As for giving something out for free, this does not feel like something given out for free. It is as if if you give something to someone, and then change your mind and claim it back. Which works for material possessions, but it can’t work for secrets. I can’t un-know a secret.

π

We discussed how I would probably be including it in one of my packages, and I asked you not to pass it around. You even said to me that I should sell it. You were excited that I had fixed your problem and helped you. I figured out how to apply techniques and things I’ve learned in other shaders to your specific instance, to help you. I asked that you not to share it. Do you want me to write a fucking NDA or something just for you to have a little bit of honor? I spent my time helping you for no reason, and you go talking about western scientific methods of how you figured out what was wrong? You could have very well asked me what it did, instead of posting things here as though you were discovering them. Sure, it’s not an advanced shader, but that’s the point. The point is that I had condensed it into 1 pass and bypassed things that broke dynamic batching. ColorMaterial AmbientAndDiffuse obviously isn’t a secret, but you posted my solutions that I gave you in the context of how they’re to be used. It’s not about how advanced it is, it’s about how shitty you are. Low life.

This will be my last reply here. I fully expect the thread to be removed; even if there are a few snippets of useful shader knowledge, they are heavily buried.

And I am grateful for this!

And I have not shared it.

Only this one line, “ColorMaterial AmbientAndDiffuse” did I take from your code, because that is the command that I am curious about. How can you complain about this? It is here: Unity - Manual: ShaderLab: legacy lighting

Must I forfeit the right ask for an understanding of this command because you have introduced it to me? Is it now somehow proprietary to you? Can I not use this on my future work?

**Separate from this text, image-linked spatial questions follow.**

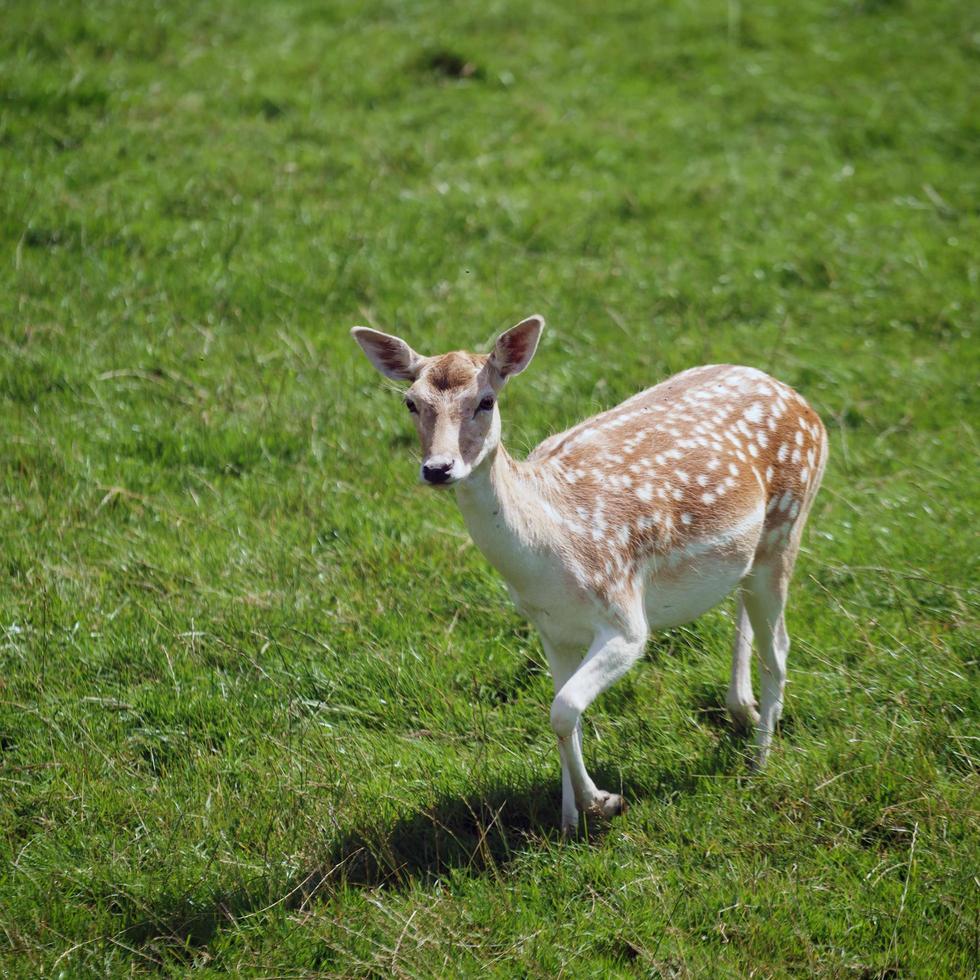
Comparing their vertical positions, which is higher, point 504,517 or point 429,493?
point 504,517

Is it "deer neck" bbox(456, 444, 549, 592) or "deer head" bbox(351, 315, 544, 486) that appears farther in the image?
"deer neck" bbox(456, 444, 549, 592)

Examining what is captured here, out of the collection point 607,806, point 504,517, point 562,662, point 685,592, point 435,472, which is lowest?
point 607,806

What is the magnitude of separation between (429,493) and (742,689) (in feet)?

The other lines I pasted were a Bind Channels chunk (taken from my own code) and a commented out ‘//Color [_Color]’ to illustrate that it is no longer necessary to set this manually, thanks to ColorMaterial.

Again, 1. I haven’t shared your code and 2. please don’t ever send me code and then say “keep it to yourself!”. If on the other hand you say “I’m willing to share some code with you on the condition that you keep it yourself, do you agree?” then that is fine. Otherwise it puts me in an awkward position!

What I was getting at is that it often takes a Western scientific method approach to figure out how these basic components function. I was griping. I don’t think one should have to do experiments In this way to figure out how to operate the technology. I certainly didn’t intend to make out that I’m some Einstein of the coding world who has uncovered the laws of shader lab.

It was very ingenious of you to come up with a solution that worked.

I did ask you! and you said “I don’t know, I just pulled bits out of three shaders”. Look at your logs! And I would have been completely happy to attribute the finding to you – just ask: Rather than go straight for my throat! However, subsequent to your finding a solution that worked through, as you say, bolting bits of shaders onto each other, the next step would be to whittle it down and figure out exactly what line(s) of code make the difference, and then to understand exactly what that line is doing. I don’t regard code as complete until I understand every last line. I don’t use a single line of code that I don’t understand.

It was a 2-pass shader: the first-pass rendered back faces, the second pass rendered front faces. So taking out the first pass and fiddling the combiners does “condense” it into a 1-pass shader. What was interesting to me was that just eliminating the first pass on its own wouldn’t trigger batching, whereas using ColorMaterial would.

Now you can’t seriously be saying that this was some secret of yours, and insist I keep quiet about it, surely!

Why not join me in trying to figure out what is going on? Clearly you don’t understand the intricacies of this; you have a completely useless material block right in front of your ColorMaterial.